That is, we used the brms default prior for \(lscale\). In a GitHub exchange, Bürkner pointed out that brms uses special priors for \(lscale\) parameters based on Michael Betancourt [of the Stan team]’s vignette on the topic. Though it isn’t included in this document, I also ran the model with the cauchy(0, 1) prior and the results were quite similar. So the big discrepancy between our model and the one in the text isn’t based on that prior.

Now that we’ve hopped on the comparison train, we may as well keep going down the track. Let’s reproduce McElreath’s model with rethinking.

Switch out brms for rethinking.

detach(package:brms, unload = T)
library(rethinking)

Now fit the rethinking::map2stan() model.

m13.7 <- map2stan(
    alist(
        total_tools ~ dpois(lambda),
        log(lambda) <- a + g[society] + bp*logpop,
        g[society] ~ GPL2( Dmat , etasq , rhosq , 0.01 ),
        a ~ dnorm(0,10),
        bp ~ dnorm(0,1),
        etasq ~ dcauchy(0,1),
        rhosq ~ dcauchy(0,1)
    ),
    data=list(
        total_tools=d$total_tools,
        logpop=d$logpop,
        society=d$society,
        Dmat=islandsDistMatrix),
    warmup=2000 , iter=1e4 , chains=4)

Alright, now we’ll work directly with the posteriors to make some visual comparisons.

# rethinking-based posterior
post_m13.7 <- rethinking::extract.samples(m13.7)[2:5] %>% as_tibble()

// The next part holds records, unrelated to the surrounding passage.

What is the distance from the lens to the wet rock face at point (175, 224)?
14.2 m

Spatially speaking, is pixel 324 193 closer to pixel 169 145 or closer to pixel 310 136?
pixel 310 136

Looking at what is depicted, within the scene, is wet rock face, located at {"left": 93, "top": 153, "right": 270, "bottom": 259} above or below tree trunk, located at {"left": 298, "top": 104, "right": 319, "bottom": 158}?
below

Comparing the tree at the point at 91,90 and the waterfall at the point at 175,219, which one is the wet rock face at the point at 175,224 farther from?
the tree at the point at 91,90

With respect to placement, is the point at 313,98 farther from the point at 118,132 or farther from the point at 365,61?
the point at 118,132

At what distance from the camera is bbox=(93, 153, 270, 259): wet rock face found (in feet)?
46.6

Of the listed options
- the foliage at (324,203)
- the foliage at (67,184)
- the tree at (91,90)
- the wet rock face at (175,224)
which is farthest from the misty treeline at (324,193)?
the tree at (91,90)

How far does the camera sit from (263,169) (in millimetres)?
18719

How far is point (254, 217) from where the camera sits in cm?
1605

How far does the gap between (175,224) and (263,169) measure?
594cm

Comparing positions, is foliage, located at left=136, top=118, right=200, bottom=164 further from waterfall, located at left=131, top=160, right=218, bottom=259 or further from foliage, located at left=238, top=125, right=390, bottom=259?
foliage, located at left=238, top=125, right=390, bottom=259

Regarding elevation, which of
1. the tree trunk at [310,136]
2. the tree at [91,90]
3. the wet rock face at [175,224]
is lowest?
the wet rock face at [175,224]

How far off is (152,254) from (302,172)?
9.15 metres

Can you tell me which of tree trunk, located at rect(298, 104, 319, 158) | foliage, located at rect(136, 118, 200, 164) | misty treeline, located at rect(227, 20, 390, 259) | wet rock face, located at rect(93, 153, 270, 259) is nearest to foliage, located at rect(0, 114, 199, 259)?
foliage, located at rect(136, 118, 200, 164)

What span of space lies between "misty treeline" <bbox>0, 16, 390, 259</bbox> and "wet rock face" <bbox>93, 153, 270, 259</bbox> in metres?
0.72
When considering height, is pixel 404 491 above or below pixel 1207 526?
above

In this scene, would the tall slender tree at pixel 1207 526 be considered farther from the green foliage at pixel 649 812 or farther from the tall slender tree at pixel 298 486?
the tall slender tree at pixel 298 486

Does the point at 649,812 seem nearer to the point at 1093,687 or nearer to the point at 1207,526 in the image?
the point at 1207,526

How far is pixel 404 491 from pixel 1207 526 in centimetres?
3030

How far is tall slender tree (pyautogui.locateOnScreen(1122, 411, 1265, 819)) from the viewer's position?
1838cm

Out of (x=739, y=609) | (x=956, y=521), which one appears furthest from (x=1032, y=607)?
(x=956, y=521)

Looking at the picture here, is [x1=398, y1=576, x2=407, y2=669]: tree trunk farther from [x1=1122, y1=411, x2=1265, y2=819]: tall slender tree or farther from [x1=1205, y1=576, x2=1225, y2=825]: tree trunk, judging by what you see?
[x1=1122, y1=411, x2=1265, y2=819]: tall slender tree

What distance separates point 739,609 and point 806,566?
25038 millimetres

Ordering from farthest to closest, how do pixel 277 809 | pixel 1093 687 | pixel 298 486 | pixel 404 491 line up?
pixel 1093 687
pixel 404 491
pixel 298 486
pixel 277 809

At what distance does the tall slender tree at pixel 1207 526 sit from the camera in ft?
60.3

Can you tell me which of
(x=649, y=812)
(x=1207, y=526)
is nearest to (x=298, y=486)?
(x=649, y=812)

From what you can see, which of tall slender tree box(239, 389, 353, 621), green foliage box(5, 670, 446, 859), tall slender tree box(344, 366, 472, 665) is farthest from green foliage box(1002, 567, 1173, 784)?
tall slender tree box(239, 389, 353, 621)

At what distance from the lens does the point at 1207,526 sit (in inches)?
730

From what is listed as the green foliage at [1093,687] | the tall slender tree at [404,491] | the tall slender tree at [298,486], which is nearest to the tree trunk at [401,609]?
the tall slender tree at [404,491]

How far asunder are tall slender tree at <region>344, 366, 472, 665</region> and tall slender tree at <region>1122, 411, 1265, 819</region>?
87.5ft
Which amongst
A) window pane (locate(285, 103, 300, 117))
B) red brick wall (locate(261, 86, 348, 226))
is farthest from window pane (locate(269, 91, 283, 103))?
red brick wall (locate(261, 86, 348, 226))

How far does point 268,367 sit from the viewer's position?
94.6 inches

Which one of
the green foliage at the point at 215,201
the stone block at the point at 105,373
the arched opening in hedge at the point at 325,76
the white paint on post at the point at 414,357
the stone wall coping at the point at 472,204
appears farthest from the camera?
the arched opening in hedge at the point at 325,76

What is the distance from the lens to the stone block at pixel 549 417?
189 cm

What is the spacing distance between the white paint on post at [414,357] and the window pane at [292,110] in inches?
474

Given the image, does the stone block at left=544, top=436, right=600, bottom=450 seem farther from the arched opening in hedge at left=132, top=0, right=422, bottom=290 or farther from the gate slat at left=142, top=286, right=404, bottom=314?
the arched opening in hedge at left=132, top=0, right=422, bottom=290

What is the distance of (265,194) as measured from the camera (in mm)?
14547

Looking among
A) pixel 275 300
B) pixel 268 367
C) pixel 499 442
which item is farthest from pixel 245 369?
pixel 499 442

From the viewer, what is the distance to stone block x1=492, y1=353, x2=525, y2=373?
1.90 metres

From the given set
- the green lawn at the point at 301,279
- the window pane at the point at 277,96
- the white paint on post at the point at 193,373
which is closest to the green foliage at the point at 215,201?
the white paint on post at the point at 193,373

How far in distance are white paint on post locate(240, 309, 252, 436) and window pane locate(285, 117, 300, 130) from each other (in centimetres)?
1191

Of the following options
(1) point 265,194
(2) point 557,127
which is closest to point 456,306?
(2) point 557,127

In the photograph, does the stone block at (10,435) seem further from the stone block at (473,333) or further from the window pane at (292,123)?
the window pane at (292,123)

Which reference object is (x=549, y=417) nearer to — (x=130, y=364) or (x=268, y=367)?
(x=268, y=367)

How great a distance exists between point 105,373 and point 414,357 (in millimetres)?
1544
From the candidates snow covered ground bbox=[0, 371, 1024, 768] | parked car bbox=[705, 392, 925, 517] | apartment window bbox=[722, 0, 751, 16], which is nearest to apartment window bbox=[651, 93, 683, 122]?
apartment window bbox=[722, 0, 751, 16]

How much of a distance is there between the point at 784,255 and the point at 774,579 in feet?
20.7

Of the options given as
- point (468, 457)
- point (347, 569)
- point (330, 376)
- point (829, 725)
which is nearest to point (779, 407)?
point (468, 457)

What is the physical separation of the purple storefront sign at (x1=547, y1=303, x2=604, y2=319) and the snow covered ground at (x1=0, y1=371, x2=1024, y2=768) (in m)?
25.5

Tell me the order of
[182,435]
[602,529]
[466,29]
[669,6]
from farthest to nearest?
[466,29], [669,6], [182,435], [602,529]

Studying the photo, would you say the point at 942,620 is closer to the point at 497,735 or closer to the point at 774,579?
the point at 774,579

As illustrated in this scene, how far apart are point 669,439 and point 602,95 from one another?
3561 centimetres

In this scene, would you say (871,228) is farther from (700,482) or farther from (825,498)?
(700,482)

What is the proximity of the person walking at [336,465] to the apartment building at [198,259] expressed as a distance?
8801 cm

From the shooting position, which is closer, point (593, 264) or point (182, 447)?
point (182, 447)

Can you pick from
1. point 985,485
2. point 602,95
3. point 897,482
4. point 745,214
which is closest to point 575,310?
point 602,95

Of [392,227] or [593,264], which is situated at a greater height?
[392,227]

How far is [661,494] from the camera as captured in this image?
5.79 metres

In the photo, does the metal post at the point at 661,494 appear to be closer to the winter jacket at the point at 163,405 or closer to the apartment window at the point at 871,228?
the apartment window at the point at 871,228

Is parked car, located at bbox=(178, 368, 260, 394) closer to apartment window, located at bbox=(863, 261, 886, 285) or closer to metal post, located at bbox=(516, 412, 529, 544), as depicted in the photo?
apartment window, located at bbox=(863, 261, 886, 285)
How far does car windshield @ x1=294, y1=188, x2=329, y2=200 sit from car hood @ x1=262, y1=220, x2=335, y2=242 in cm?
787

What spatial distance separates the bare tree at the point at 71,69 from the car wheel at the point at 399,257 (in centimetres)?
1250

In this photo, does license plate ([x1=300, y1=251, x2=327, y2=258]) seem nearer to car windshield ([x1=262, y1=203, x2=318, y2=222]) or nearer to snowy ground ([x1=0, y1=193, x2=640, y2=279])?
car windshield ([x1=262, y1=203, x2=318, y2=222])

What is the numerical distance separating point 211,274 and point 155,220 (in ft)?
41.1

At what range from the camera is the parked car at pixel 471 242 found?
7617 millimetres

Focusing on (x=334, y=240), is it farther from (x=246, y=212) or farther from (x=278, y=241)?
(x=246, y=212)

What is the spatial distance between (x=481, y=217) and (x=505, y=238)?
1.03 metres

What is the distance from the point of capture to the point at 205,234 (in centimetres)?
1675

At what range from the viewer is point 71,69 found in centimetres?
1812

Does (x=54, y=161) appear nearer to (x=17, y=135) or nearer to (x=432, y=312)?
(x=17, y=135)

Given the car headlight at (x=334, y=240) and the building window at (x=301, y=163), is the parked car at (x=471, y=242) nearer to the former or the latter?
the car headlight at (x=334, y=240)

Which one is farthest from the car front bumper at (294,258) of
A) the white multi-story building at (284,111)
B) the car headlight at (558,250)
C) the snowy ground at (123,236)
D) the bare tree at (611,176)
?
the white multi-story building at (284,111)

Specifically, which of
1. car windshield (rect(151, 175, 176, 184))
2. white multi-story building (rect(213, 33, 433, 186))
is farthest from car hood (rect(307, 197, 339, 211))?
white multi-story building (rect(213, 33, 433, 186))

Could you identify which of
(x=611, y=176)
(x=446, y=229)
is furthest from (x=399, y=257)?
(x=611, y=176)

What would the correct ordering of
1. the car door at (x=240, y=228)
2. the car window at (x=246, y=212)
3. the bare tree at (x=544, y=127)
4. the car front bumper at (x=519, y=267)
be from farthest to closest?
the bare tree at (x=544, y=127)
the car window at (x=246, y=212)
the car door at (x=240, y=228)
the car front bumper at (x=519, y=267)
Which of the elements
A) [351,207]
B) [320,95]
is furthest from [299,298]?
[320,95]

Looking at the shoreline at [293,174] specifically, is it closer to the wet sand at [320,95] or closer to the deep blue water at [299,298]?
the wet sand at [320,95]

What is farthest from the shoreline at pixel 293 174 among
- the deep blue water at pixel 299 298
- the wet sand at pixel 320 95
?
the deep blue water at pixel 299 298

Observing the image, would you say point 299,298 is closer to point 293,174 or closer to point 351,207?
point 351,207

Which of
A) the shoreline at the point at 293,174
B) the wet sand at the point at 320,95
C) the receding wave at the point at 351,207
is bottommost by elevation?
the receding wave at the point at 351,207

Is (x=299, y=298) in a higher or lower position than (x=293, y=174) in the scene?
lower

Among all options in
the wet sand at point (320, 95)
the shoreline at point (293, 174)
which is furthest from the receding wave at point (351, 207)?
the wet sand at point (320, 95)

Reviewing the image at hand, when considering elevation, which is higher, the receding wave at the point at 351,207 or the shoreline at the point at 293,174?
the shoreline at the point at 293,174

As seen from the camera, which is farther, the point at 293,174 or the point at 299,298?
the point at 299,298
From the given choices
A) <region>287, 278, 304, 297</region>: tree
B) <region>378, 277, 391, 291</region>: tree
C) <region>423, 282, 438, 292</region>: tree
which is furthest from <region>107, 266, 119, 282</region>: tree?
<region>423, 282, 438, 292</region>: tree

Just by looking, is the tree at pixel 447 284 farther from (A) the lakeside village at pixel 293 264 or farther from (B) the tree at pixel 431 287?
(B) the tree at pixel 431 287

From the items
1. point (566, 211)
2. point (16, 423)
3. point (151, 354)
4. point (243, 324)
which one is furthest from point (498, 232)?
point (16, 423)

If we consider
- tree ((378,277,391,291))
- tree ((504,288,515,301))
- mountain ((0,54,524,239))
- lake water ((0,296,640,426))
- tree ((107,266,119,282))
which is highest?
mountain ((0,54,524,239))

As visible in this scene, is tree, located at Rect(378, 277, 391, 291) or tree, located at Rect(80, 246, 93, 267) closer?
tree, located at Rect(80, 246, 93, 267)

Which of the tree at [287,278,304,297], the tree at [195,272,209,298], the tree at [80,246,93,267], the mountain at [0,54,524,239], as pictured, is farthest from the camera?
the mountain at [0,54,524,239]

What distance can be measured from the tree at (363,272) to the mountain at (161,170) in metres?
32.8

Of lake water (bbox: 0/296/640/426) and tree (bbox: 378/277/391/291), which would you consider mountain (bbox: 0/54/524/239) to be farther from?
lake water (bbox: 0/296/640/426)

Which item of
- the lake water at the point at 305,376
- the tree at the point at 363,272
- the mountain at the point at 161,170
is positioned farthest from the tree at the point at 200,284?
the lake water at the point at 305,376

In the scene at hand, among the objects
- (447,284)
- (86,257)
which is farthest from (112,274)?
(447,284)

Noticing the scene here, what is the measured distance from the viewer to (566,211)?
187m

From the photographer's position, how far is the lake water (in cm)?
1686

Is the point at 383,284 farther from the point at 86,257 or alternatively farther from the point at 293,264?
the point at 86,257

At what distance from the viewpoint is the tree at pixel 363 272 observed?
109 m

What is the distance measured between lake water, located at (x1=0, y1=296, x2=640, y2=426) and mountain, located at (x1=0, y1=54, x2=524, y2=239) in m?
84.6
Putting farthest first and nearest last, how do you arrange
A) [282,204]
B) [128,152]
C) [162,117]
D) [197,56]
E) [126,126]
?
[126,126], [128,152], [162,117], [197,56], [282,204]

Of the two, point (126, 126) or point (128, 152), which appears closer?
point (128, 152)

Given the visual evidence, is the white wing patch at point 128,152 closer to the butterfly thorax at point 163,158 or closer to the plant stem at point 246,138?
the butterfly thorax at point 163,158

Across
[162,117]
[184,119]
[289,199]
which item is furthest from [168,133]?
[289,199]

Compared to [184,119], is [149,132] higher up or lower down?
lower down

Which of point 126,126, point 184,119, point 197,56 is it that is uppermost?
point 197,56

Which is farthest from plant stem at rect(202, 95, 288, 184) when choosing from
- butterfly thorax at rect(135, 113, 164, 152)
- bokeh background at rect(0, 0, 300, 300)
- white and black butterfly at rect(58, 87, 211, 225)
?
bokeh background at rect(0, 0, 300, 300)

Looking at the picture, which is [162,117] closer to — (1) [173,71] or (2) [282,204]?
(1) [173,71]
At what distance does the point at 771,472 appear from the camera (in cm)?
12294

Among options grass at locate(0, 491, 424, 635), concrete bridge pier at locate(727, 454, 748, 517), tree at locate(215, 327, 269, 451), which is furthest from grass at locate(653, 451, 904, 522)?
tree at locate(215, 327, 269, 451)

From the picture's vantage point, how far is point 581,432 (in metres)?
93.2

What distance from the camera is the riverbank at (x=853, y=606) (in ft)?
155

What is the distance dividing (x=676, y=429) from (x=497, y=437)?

detach(package:rethinking, unload = T)
library(brms)

# brms-based posterior
post_b13.7 <- posterior_samples(b13.7)

Here’s the model intercept posterior, by package.

post_m13.7[, "a"] %>% 
  bind_rows(post_b13.7%>% 
              transmute(a = b_Intercept)) %>% 
  mutate(package = rep(c("rethinking", "brms"), each = nrow(post_m13.7))) %>% 
  
  ggplot(aes(x = a, fill = package)) +
  geom_density(size = 0, alpha = 1/2) +
  scale_fill_manual(NULL, values = c("#80A0C7", "#A65141")) +
  scale_y_continuous(NULL, breaks = NULL) +
  labs(title = "Not identical, but pretty close",
       x     = "intercept") +
  theme_pearl_earring

Now check the slopes.

post_m13.7[, "bp"] %>% 
  bind_rows(post_b13.7 %>% 
              transmute(bp = b_logpop)
              ) %>% 
  mutate(package = rep(c("rethinking", "brms"), each = nrow(post_m13.7))) %>% 
  
  ggplot(aes(x = bp, fill = package)) +
  geom_density(size = 0, alpha = 1/2) +
  scale_fill_manual(NULL, values = c("#80A0C7", "#A65141")) +
  scale_y_continuous(NULL, breaks = NULL) +
  labs(title = "Again, pretty close",
       x     = "slope") +
  theme_pearl_earring

This one, \(\eta^2\), required a little transformation.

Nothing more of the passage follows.